SELECTED TEXT ->
'''

Since three-rail only draws power from the center rail, It doesn't matter if there is a short between the two outside rails. In fact, they are normally shorted to each other all the time, if the track is the old tubular rail type with metal ties.*
The center rail of this track is isolated from the metal ties, and the two outer rails, by cardboard insulator shims between the ties and the center rail. To construct a trigger section one outside rail would also need to be insulated from any metal ties and insulated "rail Joiners" (wood or plastic pins) would be installed at both ends of the trigger section of rail.

This arrangement is similar to the most basic form of prototype train detection. They also install insulated rail joiners (big ones) to electrically isolate a length of rail from the rest of the main line, in the approaches to, and the rails of, a grade crossing. The train's wheels short that isolated rail when the train is approaching the crossing. This triggers the flashing lights, bell & gates. The gates stay down and the lights & bell stay on until the last car has left the isolated rail, beyond the crossing.
I watched an interesting you tube video by "Distant Signal Productions" on this subject. The prototype often uses modern electronics to adapt the triggering process to specific situations. For instance, when a train must stop and linger near a crossing, the systems can turn off the lights, bells & gates to give motorists a break.

Traction Fan 🙂 

* Newer three-rail track, like Lionel's "Fast Track" may not have the two outer rails shorted. I don't know since I use two-rail (N-scale) I'll leave any explanation of newer three-rail track to the O-scale modelers who use it.


----------

'''

REQUIRED TASKS ->
- A) Transcribe the three-rail track post from "I watched an" to "motorists a break.".
- B) Answer these about the three-rail track post:
(i) On old tubular track, what isolates the center rail from the metal ties?
(ii) What are insulated rail joiners made of?
(iii) What kind of track does the poster use?
The data comes from a separate source unrelated to this post.

DATASET CONTENT ->
'''

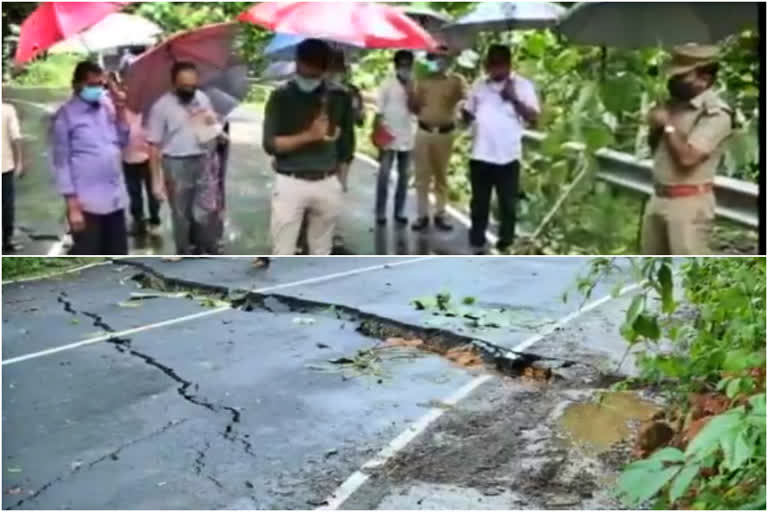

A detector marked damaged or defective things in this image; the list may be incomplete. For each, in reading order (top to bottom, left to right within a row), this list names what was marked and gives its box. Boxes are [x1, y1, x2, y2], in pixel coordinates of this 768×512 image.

'''

SOLVED TASKS ->
- A)
I watched an interesting you tube video by "Distant Signal Productions" on this subject. The prototype often uses modern electronics to adapt the triggering process to specific situations. For instance, when a train must stop and linger near a crossing, the systems can turn off the lights, bells & gates to give motorists a break.

- B)
(i) Cardboard insulator shims
(ii) Wood or plastic pins
(iii) Two-rail (N-scale)